### WHAT THE TASK ASKS
Reproduce all of the rows below word for word, line for line.

····················

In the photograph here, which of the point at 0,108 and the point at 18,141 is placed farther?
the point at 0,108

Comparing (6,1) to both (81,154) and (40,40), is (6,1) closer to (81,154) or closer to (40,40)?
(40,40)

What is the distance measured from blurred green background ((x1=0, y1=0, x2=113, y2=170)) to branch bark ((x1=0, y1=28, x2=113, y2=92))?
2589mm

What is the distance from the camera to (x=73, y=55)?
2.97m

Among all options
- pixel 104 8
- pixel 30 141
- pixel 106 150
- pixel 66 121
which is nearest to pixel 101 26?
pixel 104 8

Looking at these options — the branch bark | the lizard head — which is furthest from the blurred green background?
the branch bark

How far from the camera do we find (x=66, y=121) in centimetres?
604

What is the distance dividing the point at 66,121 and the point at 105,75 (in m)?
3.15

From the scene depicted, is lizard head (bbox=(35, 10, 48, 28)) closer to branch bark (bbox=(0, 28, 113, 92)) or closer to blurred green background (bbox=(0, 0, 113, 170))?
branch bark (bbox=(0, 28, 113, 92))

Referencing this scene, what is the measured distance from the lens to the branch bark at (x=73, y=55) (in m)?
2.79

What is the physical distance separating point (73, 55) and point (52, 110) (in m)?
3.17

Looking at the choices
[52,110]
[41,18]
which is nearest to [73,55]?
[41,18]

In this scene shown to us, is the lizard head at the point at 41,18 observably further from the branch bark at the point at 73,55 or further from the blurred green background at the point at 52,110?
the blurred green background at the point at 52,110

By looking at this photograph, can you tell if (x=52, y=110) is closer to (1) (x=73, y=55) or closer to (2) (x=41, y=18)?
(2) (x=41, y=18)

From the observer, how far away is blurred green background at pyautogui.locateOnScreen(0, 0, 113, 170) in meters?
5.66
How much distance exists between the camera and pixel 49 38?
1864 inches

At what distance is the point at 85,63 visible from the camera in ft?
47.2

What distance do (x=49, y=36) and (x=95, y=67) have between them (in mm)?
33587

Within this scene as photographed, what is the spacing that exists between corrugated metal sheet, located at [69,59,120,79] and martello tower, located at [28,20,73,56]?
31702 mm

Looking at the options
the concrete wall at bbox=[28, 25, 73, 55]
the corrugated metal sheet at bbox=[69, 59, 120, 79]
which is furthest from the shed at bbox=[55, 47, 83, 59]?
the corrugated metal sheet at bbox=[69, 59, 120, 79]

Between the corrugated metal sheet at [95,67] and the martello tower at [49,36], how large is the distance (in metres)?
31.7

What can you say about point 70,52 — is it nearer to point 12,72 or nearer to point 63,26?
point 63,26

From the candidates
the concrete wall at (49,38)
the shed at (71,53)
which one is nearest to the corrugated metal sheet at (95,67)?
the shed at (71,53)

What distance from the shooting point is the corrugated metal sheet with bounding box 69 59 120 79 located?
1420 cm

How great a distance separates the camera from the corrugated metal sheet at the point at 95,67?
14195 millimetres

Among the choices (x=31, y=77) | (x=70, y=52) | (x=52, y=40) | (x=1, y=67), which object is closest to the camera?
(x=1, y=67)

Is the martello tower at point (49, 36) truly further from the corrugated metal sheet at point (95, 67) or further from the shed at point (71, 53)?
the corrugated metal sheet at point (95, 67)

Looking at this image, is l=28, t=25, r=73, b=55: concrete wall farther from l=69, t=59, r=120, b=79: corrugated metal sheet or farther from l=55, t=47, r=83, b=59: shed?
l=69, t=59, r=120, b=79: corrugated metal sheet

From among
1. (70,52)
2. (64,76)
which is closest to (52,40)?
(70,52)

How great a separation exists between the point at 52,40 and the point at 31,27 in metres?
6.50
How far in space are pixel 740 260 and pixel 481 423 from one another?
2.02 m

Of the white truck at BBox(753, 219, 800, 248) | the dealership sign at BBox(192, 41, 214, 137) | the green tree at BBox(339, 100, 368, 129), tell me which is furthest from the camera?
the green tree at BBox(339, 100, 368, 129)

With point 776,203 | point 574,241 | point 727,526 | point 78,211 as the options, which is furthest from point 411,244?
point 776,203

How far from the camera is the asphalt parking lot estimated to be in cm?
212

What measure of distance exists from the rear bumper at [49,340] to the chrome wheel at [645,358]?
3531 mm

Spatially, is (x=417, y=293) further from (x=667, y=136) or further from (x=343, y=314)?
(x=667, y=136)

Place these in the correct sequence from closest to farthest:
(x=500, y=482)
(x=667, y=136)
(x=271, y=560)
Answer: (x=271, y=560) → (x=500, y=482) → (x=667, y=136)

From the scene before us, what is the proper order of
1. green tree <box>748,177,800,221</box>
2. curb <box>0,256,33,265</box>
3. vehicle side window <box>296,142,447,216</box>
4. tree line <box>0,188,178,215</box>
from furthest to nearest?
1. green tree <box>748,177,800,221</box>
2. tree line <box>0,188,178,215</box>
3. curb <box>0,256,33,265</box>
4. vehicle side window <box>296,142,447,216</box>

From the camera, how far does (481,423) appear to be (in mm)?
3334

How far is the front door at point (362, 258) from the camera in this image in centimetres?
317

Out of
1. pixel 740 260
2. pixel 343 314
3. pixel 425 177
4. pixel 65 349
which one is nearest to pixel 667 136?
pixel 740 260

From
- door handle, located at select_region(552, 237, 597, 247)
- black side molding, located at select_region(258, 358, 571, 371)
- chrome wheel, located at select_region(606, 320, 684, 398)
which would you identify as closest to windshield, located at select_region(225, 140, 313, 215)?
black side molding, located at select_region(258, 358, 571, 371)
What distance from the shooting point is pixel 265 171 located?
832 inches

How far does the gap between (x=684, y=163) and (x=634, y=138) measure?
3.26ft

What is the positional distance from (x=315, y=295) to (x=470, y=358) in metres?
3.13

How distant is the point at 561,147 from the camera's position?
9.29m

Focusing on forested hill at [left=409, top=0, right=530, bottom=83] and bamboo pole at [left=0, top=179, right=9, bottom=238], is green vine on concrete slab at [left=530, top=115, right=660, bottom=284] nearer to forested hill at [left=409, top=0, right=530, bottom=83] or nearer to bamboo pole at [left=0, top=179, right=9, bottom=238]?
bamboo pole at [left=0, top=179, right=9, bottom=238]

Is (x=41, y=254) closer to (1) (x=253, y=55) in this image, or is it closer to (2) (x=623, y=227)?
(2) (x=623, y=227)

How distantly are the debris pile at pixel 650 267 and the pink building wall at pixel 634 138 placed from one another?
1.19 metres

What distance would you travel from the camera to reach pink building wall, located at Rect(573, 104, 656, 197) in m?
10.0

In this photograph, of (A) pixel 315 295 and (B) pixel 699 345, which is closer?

····················

### WRITTEN ANSWER
In the photograph here, which of the point at 0,108 and the point at 18,141 is placed farther?
the point at 0,108

Comparing (6,1) to both (81,154) and (40,40), is (6,1) closer to (81,154) or closer to (40,40)?
(40,40)

What is the distance measured from blurred green background ((x1=0, y1=0, x2=113, y2=170)) to branch bark ((x1=0, y1=28, x2=113, y2=92))?
2589mm

What is the distance from the camera to (x=73, y=55)?
2.97m

Among all options
- pixel 104 8
- pixel 30 141
- pixel 106 150
- pixel 66 121
which is nearest to pixel 101 26?
pixel 104 8

Looking at these options — the branch bark | the lizard head — which is furthest from the blurred green background?
the branch bark

How far from the camera do we find (x=66, y=121) in centimetres?
604

What is the distance dividing the point at 66,121 and the point at 105,75 (in m)?
3.15

From the scene depicted, is lizard head (bbox=(35, 10, 48, 28)) closer to branch bark (bbox=(0, 28, 113, 92)) or closer to blurred green background (bbox=(0, 0, 113, 170))?
branch bark (bbox=(0, 28, 113, 92))

Referencing this scene, what is the measured distance from the lens to the branch bark at (x=73, y=55) (in m)?
2.79

What is the physical distance separating point (73, 55) and point (52, 110) (in m)?
3.17

Looking at the choices
[52,110]
[41,18]
which is nearest to [73,55]?
[41,18]

In this scene shown to us, is the lizard head at the point at 41,18 observably further from the branch bark at the point at 73,55 or further from the blurred green background at the point at 52,110?
the blurred green background at the point at 52,110

By looking at this photograph, can you tell if (x=52, y=110) is closer to (1) (x=73, y=55) or closer to (2) (x=41, y=18)?
(2) (x=41, y=18)

From the observer, how far away is blurred green background at pyautogui.locateOnScreen(0, 0, 113, 170) in meters?
5.66
How much distance exists between the camera and pixel 49 38?
1864 inches

At what distance is the point at 85,63 visible from the camera in ft?
47.2

What distance do (x=49, y=36) and (x=95, y=67) have between them (in mm)?
33587

Within this scene as photographed, what is the spacing that exists between corrugated metal sheet, located at [69,59,120,79] and martello tower, located at [28,20,73,56]?
31702 mm

Looking at the options
the concrete wall at bbox=[28, 25, 73, 55]
the corrugated metal sheet at bbox=[69, 59, 120, 79]
which is furthest from the shed at bbox=[55, 47, 83, 59]?
the corrugated metal sheet at bbox=[69, 59, 120, 79]

Between the corrugated metal sheet at [95,67] and the martello tower at [49,36], how large is the distance (in metres)?
31.7

What can you say about point 70,52 — is it nearer to point 12,72 or nearer to point 63,26?
point 63,26

From the candidates
the concrete wall at (49,38)
the shed at (71,53)
which one is nearest to the corrugated metal sheet at (95,67)?
the shed at (71,53)

What distance from the shooting point is the corrugated metal sheet with bounding box 69 59 120 79 located?
1420 cm

How great a distance separates the camera from the corrugated metal sheet at the point at 95,67?
14195 millimetres

Among the choices (x=31, y=77) | (x=70, y=52) | (x=52, y=40) | (x=1, y=67), which object is closest to the camera?
(x=1, y=67)

Is the martello tower at point (49, 36) truly further from the corrugated metal sheet at point (95, 67) or further from the shed at point (71, 53)?
the corrugated metal sheet at point (95, 67)

Looking at this image, is l=28, t=25, r=73, b=55: concrete wall farther from l=69, t=59, r=120, b=79: corrugated metal sheet or farther from l=55, t=47, r=83, b=59: shed?
l=69, t=59, r=120, b=79: corrugated metal sheet

From among
1. (70,52)
2. (64,76)
which is closest to (52,40)?
(70,52)

How great a separation exists between the point at 52,40 and the point at 31,27 in metres?
6.50
How far in space are pixel 740 260 and pixel 481 423 from one another?
2.02 m

Of the white truck at BBox(753, 219, 800, 248) | the dealership sign at BBox(192, 41, 214, 137) | the green tree at BBox(339, 100, 368, 129), tell me which is furthest from the camera?
the green tree at BBox(339, 100, 368, 129)

With point 776,203 | point 574,241 | point 727,526 | point 78,211 as the options, which is furthest from point 411,244?
point 776,203

How far from the camera is the asphalt parking lot estimated to be in cm?
212

What measure of distance exists from the rear bumper at [49,340] to the chrome wheel at [645,358]?
3531 mm

Spatially, is (x=417, y=293) further from (x=667, y=136) or further from (x=343, y=314)?
(x=667, y=136)

Place these in the correct sequence from closest to farthest:
(x=500, y=482)
(x=667, y=136)
(x=271, y=560)
Answer: (x=271, y=560) → (x=500, y=482) → (x=667, y=136)

From the scene before us, what is the proper order of
1. green tree <box>748,177,800,221</box>
2. curb <box>0,256,33,265</box>
3. vehicle side window <box>296,142,447,216</box>
4. tree line <box>0,188,178,215</box>
from furthest to nearest?
1. green tree <box>748,177,800,221</box>
2. tree line <box>0,188,178,215</box>
3. curb <box>0,256,33,265</box>
4. vehicle side window <box>296,142,447,216</box>

From the camera, how far does (481,423) appear to be (in mm)?
3334

How far is the front door at point (362, 258) from the camera in this image in centimetres?
317

Out of
1. pixel 740 260
2. pixel 343 314
3. pixel 425 177
4. pixel 65 349
which one is nearest to pixel 667 136?
pixel 740 260

From
- door handle, located at select_region(552, 237, 597, 247)
- black side molding, located at select_region(258, 358, 571, 371)
- chrome wheel, located at select_region(606, 320, 684, 398)
which would you identify as closest to windshield, located at select_region(225, 140, 313, 215)?
black side molding, located at select_region(258, 358, 571, 371)
What distance from the shooting point is pixel 265 171 located?
832 inches

How far does the gap between (x=684, y=163) and (x=634, y=138) measure?
3.26ft

What is the positional distance from (x=315, y=295) to (x=470, y=358) in metres?
3.13

How distant is the point at 561,147 from the camera's position?
9.29m

Focusing on forested hill at [left=409, top=0, right=530, bottom=83] and bamboo pole at [left=0, top=179, right=9, bottom=238], is green vine on concrete slab at [left=530, top=115, right=660, bottom=284] nearer to forested hill at [left=409, top=0, right=530, bottom=83] or nearer to bamboo pole at [left=0, top=179, right=9, bottom=238]?
bamboo pole at [left=0, top=179, right=9, bottom=238]

Is (x=41, y=254) closer to (1) (x=253, y=55) in this image, or is it closer to (2) (x=623, y=227)?
(2) (x=623, y=227)

How distantly are the debris pile at pixel 650 267 and the pink building wall at pixel 634 138 placed from one another?
1.19 metres

What distance would you travel from the camera to reach pink building wall, located at Rect(573, 104, 656, 197) in m?
10.0

In this photograph, of (A) pixel 315 295 and (B) pixel 699 345, which is closer?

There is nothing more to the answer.